— Selected text —
• • • • •
Scoring Methodology
This page documents how hypotheses are ranked, why the formulas are designed the way they are, and what the known limitations are. It updates with each formula revision.
June 5, 2026
Active Formulav1.1
N = 1 / (1 + ln(1 + p))p = existing B–C papers on PubMed. 0 papers → 1.000 · 1 paper → ≈0.591 · 10 papers → ≈0.330 · 100 papers → ≈0.177
S = 1 − 1 / (1 + √(ln(1+B↔A) × ln(1+C↔A)))Log-compress each side first, then geometric mean. If either side is zero, S = 0. Symmetric cases produce the same output as v1.0.
H = 0.5 × N + 0.5 × SEqual-weighted average. Both N and S are bounded [0, 1], so H is also [0, 1].
Strategic Goal▾
The scoring system answers a specific question: which drug–disease hypotheses are both well-evidenced through a bridge mechanism and genuinely unexplored?
This is not the same as finding total evidence (most papers mentioning both concepts), nor is it purely about finding balanced evidence (equal support on both sides). The goal is closer to:
- –Both sides must be credible. A bridge with 200 B↔A papers and 0 C↔A papers is not a lead — one side of the triangle doesn't exist.
- –The B–C connection must not already exist in print. If a drug–disease pair is already well-studied, it isn't undiscovered knowledge.
- –Evidence is subject to diminishing returns. The jump from 0 to 1 paper is enormous. The jump from 100 to 101 is nearly noise.
These three constraints shape every formula choice below.
Novelty Score▾
N = 1 / (1 + ln(1 + p))Where p is the number of PubMed papers that already study the disease–compound pair directly (B–C). Verified via live PubMed query.
Why this shape
The log applies diminishing returns to the penalty for existing literature. A hypothesis with 1 existing paper is substantially less novel than one with 0. But the difference between 100 and 200 papers is almost irrelevant — both are well-studied. Using raw p in the denominator would treat 100 papers as 100× worse than 1 paper, which overcorrects.
The output is bounded (0, 1]. It reaches exactly 1.0 only when no existing B–C literature exists.
Behavior
| B–C papers (p) | Novelty (N) | Interpretation |
|---|---|---|
| 0 | 1.000 | Completely unexplored |
| 1 | ≈ 0.591 | One paper exists |
| 5 | ≈ 0.407 | A handful of studies |
| 10 | ≈ 0.330 | Small literature |
| 50 | ≈ 0.213 | Modest coverage |
| 100 | ≈ 0.177 | Well-studied |
| 1 000 | ≈ 0.118 | Extensively studied |
Strength Score▾
S = 1 − 1 / (1 + √(ln(1+B↔A) × ln(1+C↔A)))Where B↔A is the number of distinct publications supporting the disease–bridge link and C↔A is the number supporting the compound–bridge link.
Why log-compress each side first
In v1.0 the log was applied after the geometric mean: ln(1 + √(B×C)). This accidentally rescued lopsided triangles — a bridge with B↔A = 2, C↔A = 100 produced √200 ≈ 14.1, then the log compressed that to roughly the same as a balanced (10, 10) case.
• • • • •
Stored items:

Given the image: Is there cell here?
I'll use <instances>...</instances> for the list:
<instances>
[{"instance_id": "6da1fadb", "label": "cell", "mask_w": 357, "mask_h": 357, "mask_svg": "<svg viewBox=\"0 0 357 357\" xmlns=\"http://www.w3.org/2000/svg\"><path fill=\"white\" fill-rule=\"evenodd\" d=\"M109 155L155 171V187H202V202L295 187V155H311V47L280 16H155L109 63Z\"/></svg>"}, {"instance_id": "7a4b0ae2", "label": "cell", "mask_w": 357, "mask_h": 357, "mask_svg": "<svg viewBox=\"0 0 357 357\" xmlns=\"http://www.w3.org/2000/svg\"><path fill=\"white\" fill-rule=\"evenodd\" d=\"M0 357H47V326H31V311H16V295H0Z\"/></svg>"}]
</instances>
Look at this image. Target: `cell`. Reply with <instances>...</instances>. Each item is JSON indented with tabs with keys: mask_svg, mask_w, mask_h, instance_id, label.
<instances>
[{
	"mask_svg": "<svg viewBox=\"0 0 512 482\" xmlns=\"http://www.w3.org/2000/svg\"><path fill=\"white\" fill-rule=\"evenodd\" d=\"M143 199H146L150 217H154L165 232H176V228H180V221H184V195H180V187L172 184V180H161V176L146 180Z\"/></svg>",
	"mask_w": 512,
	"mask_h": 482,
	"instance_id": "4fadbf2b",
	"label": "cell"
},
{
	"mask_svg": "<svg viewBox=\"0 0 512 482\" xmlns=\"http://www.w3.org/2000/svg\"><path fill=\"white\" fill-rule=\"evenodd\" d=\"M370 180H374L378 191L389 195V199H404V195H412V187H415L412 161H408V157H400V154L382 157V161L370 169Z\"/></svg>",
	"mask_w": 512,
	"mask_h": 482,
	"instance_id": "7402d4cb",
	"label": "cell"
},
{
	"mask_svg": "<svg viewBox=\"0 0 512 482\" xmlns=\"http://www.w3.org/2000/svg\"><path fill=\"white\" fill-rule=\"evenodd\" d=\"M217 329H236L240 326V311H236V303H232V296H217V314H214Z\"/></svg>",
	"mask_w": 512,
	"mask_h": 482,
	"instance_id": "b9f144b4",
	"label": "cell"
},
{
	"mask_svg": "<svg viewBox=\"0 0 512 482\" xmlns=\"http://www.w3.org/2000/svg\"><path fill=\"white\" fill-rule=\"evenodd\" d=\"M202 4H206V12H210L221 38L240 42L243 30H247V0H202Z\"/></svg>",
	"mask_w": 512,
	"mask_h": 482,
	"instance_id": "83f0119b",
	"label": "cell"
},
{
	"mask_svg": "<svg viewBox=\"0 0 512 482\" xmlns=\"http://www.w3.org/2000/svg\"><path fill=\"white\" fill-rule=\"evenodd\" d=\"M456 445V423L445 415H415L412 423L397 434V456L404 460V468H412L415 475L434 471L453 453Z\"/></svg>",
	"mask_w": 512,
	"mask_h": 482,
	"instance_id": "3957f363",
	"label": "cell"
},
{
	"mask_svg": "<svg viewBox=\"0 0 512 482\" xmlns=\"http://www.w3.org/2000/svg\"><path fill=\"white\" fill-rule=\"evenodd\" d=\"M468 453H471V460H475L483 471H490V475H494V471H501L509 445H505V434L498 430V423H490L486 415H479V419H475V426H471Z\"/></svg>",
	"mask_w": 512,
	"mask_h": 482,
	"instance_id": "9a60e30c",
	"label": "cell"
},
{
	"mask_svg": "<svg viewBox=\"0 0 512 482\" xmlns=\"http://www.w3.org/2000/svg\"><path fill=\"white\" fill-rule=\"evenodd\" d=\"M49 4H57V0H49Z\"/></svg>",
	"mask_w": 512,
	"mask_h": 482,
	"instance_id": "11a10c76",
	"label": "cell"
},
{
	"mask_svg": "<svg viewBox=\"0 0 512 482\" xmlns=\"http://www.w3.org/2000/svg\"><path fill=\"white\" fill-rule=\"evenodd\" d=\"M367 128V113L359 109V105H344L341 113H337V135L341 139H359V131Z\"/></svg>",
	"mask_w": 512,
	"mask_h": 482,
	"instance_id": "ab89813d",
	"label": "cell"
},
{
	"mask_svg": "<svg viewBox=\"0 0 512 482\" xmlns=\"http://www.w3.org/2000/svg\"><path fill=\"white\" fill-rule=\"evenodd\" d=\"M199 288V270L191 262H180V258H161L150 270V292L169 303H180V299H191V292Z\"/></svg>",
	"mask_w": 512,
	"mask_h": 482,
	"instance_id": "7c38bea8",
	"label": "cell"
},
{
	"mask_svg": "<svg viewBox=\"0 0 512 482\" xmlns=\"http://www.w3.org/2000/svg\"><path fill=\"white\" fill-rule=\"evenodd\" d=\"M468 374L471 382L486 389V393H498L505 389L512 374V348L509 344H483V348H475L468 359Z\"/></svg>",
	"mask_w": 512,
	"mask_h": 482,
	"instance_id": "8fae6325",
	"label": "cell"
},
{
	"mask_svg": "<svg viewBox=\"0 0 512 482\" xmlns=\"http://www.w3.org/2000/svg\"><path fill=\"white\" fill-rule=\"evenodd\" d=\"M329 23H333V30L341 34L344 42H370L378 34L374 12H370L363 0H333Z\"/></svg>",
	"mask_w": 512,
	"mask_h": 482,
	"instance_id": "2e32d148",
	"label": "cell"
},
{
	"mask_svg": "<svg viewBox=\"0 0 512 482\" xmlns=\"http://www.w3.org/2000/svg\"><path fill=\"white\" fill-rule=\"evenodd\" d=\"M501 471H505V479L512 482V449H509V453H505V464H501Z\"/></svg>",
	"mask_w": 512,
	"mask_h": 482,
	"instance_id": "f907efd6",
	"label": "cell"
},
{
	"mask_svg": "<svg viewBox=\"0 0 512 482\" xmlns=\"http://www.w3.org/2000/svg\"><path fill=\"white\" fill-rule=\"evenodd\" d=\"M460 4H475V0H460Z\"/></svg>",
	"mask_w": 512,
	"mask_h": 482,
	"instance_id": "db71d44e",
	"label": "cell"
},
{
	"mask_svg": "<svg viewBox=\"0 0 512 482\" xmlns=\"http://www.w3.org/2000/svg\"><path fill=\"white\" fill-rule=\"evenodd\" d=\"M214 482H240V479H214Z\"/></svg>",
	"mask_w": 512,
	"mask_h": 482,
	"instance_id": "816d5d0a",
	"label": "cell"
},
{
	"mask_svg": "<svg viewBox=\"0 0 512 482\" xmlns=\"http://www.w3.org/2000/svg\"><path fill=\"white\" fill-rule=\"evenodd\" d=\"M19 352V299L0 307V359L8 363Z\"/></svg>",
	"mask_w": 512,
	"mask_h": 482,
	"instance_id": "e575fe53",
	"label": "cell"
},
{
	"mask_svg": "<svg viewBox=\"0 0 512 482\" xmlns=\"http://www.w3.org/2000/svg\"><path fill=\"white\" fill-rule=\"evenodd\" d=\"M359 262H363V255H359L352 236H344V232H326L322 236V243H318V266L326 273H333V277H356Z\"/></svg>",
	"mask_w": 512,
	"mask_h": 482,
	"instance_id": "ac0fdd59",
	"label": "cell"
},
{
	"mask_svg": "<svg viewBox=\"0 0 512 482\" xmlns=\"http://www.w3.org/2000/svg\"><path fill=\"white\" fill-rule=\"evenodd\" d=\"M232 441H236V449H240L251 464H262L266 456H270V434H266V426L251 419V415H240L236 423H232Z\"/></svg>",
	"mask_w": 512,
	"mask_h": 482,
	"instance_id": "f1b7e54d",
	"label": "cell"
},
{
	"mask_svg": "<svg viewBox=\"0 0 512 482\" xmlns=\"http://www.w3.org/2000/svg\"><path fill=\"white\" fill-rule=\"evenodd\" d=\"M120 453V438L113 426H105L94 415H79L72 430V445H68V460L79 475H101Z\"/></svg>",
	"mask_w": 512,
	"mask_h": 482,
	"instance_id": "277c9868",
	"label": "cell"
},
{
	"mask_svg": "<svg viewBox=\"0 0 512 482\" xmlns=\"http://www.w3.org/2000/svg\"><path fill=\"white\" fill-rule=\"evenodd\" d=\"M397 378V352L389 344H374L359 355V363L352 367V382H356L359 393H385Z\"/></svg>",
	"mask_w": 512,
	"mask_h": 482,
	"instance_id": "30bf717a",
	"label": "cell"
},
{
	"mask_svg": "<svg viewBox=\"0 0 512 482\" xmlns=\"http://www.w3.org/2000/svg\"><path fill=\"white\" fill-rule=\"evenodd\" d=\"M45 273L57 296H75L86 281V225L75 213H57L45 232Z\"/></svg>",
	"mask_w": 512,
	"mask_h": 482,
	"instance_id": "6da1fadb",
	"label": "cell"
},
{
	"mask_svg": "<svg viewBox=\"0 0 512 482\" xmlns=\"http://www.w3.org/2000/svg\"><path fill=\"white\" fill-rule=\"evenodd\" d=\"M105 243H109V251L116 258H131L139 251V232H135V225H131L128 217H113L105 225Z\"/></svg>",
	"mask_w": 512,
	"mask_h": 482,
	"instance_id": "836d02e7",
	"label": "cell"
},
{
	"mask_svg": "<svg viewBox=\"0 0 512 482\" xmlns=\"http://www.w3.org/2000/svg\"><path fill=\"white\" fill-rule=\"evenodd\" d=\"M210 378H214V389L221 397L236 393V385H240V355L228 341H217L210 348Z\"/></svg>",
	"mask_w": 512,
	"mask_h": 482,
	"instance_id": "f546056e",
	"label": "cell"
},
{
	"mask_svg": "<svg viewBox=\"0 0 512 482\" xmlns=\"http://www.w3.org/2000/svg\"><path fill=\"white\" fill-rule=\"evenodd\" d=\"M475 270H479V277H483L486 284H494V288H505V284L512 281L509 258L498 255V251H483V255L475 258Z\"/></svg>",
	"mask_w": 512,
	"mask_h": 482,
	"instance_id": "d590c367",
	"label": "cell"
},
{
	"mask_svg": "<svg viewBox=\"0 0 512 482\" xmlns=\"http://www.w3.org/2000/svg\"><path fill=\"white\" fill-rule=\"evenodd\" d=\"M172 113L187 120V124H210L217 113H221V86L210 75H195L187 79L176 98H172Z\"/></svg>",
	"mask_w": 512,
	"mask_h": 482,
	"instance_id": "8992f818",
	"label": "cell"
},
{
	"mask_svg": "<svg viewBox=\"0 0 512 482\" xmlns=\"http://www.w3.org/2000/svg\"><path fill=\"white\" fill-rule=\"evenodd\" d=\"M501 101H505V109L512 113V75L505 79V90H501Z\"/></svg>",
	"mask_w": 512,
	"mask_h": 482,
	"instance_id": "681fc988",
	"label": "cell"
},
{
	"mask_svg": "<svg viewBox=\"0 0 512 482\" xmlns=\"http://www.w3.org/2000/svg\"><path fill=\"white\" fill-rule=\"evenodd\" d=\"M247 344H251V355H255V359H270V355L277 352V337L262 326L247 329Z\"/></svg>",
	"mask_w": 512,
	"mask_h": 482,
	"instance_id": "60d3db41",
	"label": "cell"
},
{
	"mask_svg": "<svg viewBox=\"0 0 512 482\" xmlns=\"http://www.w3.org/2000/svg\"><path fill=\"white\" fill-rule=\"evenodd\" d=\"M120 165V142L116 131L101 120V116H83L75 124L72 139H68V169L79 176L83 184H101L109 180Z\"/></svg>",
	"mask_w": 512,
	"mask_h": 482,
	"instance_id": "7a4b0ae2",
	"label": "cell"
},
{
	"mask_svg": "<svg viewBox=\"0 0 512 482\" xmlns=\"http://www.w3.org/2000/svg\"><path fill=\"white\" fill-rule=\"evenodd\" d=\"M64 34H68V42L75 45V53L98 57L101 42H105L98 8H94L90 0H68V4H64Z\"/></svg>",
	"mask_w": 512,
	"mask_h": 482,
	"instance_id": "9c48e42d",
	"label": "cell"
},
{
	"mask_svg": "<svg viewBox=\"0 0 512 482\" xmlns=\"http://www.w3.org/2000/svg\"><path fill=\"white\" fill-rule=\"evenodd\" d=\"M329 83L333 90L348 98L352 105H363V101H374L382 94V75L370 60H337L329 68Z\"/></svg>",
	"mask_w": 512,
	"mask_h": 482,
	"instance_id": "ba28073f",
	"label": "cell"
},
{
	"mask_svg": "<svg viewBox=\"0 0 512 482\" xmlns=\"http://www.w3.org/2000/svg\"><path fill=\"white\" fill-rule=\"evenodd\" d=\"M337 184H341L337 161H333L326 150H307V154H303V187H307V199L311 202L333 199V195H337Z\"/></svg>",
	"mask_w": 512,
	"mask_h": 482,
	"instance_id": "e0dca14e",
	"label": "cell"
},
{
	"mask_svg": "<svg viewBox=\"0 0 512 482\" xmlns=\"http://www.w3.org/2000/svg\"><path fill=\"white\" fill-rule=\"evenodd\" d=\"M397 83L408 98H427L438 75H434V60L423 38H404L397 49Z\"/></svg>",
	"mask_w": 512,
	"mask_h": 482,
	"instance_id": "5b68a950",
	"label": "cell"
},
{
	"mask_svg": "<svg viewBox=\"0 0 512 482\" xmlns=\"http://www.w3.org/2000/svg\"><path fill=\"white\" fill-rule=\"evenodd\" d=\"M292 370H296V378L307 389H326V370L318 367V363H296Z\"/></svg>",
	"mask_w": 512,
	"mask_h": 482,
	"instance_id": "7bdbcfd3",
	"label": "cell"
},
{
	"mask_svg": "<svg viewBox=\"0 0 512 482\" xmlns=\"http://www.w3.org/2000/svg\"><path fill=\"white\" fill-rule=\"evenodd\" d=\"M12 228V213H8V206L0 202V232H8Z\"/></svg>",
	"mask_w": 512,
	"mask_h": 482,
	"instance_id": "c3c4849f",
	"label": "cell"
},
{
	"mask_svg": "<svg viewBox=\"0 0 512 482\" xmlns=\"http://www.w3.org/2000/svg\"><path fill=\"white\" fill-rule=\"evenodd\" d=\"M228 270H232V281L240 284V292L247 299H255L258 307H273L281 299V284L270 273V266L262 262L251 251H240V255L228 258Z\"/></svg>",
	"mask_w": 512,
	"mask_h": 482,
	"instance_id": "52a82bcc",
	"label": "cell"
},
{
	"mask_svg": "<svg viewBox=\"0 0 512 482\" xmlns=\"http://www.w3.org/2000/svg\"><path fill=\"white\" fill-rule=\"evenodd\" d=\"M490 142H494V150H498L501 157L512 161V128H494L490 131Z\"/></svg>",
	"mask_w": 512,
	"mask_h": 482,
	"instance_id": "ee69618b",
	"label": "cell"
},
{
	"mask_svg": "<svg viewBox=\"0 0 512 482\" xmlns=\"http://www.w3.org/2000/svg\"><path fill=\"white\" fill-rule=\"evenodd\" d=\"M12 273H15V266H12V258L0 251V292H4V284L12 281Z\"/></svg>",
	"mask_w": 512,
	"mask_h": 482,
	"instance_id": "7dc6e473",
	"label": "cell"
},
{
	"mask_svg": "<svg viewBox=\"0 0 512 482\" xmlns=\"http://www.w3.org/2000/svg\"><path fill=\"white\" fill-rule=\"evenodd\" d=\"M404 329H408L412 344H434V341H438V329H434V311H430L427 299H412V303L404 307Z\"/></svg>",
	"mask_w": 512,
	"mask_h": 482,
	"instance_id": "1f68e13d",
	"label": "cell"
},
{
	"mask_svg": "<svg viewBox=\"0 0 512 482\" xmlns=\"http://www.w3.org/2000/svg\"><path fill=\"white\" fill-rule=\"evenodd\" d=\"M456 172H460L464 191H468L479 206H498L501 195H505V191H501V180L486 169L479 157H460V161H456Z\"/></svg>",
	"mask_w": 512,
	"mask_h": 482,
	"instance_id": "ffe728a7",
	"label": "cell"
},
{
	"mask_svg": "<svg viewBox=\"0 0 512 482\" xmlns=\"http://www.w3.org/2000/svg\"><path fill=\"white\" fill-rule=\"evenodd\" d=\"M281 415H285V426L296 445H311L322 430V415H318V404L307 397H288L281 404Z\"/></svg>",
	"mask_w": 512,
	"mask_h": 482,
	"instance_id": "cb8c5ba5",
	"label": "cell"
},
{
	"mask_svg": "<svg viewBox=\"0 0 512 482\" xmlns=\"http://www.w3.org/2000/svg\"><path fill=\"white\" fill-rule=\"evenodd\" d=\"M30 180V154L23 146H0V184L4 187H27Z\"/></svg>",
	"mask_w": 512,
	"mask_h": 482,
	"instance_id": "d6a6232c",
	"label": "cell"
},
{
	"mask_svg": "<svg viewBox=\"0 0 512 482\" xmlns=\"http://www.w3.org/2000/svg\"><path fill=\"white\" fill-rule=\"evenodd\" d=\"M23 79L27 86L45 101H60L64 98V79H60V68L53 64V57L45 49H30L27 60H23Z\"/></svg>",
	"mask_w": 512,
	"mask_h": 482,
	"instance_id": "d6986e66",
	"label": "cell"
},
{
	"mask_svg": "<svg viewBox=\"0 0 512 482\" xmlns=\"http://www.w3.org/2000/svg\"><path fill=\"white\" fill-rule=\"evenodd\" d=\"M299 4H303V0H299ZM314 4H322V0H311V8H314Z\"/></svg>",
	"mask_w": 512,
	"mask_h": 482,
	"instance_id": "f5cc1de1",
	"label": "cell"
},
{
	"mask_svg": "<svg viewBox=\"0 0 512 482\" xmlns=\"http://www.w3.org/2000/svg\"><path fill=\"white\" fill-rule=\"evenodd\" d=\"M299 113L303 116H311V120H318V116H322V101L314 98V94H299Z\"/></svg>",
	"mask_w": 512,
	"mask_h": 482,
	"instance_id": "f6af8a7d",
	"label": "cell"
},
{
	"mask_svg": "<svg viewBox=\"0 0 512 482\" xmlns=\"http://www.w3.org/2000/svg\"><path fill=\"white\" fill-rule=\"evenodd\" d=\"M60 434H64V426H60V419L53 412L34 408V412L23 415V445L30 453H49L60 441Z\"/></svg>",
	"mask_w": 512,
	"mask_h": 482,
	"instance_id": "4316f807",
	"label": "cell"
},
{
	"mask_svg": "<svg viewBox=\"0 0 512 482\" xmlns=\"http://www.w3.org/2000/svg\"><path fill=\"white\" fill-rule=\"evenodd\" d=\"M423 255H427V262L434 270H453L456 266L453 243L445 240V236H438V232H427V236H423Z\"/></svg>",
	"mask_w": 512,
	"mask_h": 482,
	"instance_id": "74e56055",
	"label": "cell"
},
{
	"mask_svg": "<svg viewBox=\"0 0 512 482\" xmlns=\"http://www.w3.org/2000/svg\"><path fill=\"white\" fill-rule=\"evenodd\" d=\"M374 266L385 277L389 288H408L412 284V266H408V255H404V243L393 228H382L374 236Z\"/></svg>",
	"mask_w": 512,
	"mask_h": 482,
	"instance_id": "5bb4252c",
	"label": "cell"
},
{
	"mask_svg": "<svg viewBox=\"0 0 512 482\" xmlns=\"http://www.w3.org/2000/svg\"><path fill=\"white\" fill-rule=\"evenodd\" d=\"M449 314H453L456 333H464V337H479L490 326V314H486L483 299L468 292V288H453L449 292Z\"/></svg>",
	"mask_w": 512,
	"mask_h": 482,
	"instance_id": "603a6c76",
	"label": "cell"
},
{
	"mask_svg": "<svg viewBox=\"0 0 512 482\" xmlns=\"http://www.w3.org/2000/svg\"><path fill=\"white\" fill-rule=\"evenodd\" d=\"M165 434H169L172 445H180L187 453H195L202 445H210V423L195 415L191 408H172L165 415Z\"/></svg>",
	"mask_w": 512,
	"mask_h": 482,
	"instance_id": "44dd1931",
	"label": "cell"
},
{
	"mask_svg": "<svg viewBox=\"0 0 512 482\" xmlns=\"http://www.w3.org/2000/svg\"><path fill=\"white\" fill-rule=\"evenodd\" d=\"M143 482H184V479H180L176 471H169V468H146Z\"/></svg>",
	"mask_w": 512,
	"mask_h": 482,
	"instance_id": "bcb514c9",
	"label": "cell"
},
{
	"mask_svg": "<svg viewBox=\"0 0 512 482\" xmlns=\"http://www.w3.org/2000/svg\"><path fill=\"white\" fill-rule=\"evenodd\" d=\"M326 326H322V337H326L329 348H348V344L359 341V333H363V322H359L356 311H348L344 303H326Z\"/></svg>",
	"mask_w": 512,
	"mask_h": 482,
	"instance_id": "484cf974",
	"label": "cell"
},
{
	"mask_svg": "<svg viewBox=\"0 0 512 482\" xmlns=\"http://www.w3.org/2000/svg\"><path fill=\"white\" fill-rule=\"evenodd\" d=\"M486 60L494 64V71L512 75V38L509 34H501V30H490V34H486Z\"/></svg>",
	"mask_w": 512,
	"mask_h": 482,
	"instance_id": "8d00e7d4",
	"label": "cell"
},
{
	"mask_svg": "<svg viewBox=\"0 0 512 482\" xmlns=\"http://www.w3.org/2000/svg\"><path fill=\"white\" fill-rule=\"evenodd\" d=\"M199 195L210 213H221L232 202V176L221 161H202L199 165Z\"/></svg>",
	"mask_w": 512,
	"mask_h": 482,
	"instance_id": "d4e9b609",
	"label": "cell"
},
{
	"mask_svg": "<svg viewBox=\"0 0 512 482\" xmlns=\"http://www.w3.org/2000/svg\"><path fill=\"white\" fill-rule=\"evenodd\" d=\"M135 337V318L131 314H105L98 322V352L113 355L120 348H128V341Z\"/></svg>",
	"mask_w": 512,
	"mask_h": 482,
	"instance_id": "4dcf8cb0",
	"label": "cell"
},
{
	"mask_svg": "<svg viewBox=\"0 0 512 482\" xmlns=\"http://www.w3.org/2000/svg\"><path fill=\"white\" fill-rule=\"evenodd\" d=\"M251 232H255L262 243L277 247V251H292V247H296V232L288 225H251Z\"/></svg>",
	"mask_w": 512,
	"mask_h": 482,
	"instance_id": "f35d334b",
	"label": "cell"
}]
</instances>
• • • • •
— Task requirements —
In the scoring methodology page above, repeat everything from "Why log-compress each" down to "(10, 10) case." word for word.

— Response —
Why log-compress each side first
In v1.0 the log was applied after the geometric mean: ln(1 + √(B×C)). This accidentally rescued lopsided triangles — a bridge with B↔A = 2, C↔A = 100 produced √200 ≈ 14.1, then the log compressed that to roughly the same as a balanced (10, 10) case.